_EXERCISE PROMPT_
Word for word, the records below are to be set down again.

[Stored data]
::::
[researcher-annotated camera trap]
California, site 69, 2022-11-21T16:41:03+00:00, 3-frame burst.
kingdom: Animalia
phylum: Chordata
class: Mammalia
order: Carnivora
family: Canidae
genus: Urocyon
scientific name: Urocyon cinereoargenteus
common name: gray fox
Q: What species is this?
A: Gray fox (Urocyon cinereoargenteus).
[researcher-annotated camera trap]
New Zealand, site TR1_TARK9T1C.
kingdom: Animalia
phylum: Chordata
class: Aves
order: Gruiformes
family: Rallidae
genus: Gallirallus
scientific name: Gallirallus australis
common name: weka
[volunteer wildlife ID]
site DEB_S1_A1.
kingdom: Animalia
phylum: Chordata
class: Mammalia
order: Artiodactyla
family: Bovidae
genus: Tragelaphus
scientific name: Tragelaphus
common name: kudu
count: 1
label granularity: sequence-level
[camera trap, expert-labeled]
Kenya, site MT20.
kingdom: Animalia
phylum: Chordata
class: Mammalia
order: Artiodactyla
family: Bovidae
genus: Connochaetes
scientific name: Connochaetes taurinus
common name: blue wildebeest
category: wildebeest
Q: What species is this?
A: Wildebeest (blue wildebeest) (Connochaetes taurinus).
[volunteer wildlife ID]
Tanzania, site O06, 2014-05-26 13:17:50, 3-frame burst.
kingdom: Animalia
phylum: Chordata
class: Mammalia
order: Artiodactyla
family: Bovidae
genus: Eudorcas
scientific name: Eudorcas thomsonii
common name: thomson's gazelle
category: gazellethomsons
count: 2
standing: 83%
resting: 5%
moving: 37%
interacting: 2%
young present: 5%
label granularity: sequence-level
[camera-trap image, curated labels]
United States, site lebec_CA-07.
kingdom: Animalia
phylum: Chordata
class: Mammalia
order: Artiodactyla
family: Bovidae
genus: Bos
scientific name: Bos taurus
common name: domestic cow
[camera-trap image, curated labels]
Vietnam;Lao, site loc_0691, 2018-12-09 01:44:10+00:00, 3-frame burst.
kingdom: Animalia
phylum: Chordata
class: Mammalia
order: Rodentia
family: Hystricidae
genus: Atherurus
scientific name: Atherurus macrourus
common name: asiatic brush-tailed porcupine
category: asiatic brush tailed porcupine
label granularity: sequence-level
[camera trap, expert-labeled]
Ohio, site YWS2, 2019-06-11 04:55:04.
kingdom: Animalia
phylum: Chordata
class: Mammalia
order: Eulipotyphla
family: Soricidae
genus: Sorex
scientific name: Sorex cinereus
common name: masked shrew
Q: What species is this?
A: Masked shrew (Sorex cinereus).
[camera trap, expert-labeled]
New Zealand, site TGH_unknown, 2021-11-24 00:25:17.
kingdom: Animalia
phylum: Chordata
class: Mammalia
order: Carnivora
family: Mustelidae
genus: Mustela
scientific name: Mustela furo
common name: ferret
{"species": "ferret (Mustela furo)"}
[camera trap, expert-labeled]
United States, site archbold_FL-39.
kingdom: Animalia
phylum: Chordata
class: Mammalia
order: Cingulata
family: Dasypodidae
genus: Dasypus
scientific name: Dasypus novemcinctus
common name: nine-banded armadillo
::::
_RESPONSE AREA_
[researcher-annotated camera trap]
California, site 69, 2022-11-21T16:41:03+00:00, 3-frame burst.
kingdom: Animalia
phylum: Chordata
class: Mammalia
order: Carnivora
family: Canidae
genus: Urocyon
scientific name: Urocyon cinereoargenteus
common name: gray fox
Q: What species is this?
A: Gray fox (Urocyon cinereoargenteus).
[researcher-annotated camera trap]
New Zealand, site TR1_TARK9T1C.
kingdom: Animalia
phylum: Chordata
class: Aves
order: Gruiformes
family: Rallidae
genus: Gallirallus
scientific name: Gallirallus australis
common name: weka
[volunteer wildlife ID]
site DEB_S1_A1.
kingdom: Animalia
phylum: Chordata
class: Mammalia
order: Artiodactyla
family: Bovidae
genus: Tragelaphus
scientific name: Tragelaphus
common name: kudu
count: 1
label granularity: sequence-level
[camera trap, expert-labeled]
Kenya, site MT20.
kingdom: Animalia
phylum: Chordata
class: Mammalia
order: Artiodactyla
family: Bovidae
genus: Connochaetes
scientific name: Connochaetes taurinus
common name: blue wildebeest
category: wildebeest
Q: What species is this?
A: Wildebeest (blue wildebeest) (Connochaetes taurinus).
[volunteer wildlife ID]
Tanzania, site O06, 2014-05-26 13:17:50, 3-frame burst.
kingdom: Animalia
phylum: Chordata
class: Mammalia
order: Artiodactyla
family: Bovidae
genus: Eudorcas
scientific name: Eudorcas thomsonii
common name: thomson's gazelle
category: gazellethomsons
count: 2
standing: 83%
resting: 5%
moving: 37%
interacting: 2%
young present: 5%
label granularity: sequence-level
[camera-trap image, curated labels]
United States, site lebec_CA-07.
kingdom: Animalia
phylum: Chordata
class: Mammalia
order: Artiodactyla
family: Bovidae
genus: Bos
scientific name: Bos taurus
common name: domestic cow
[camera-trap image, curated labels]
Vietnam;Lao, site loc_0691, 2018-12-09 01:44:10+00:00, 3-frame burst.
kingdom: Animalia
phylum: Chordata
class: Mammalia
order: Rodentia
family: Hystricidae
genus: Atherurus
scientific name: Atherurus macrourus
common name: asiatic brush-tailed porcupine
category: asiatic brush tailed porcupine
label granularity: sequence-level
[camera trap, expert-labeled]
Ohio, site YWS2, 2019-06-11 04:55:04.
kingdom: Animalia
phylum: Chordata
class: Mammalia
order: Eulipotyphla
family: Soricidae
genus: Sorex
scientific name: Sorex cinereus
common name: masked shrew
Q: What species is this?
A: Masked shrew (Sorex cinereus).
[camera trap, expert-labeled]
New Zealand, site TGH_unknown, 2021-11-24 00:25:17.
kingdom: Animalia
phylum: Chordata
class: Mammalia
order: Carnivora
family: Mustelidae
genus: Mustela
scientific name: Mustela furo
common name: ferret
{"species": "ferret (Mustela furo)"}
[camera trap, expert-labeled]
United States, site archbold_FL-39.
kingdom: Animalia
phylum: Chordata
class: Mammalia
order: Cingulata
family: Dasypodidae
genus: Dasypus
scientific name: Dasypus novemcinctus
common name: nine-banded armadillo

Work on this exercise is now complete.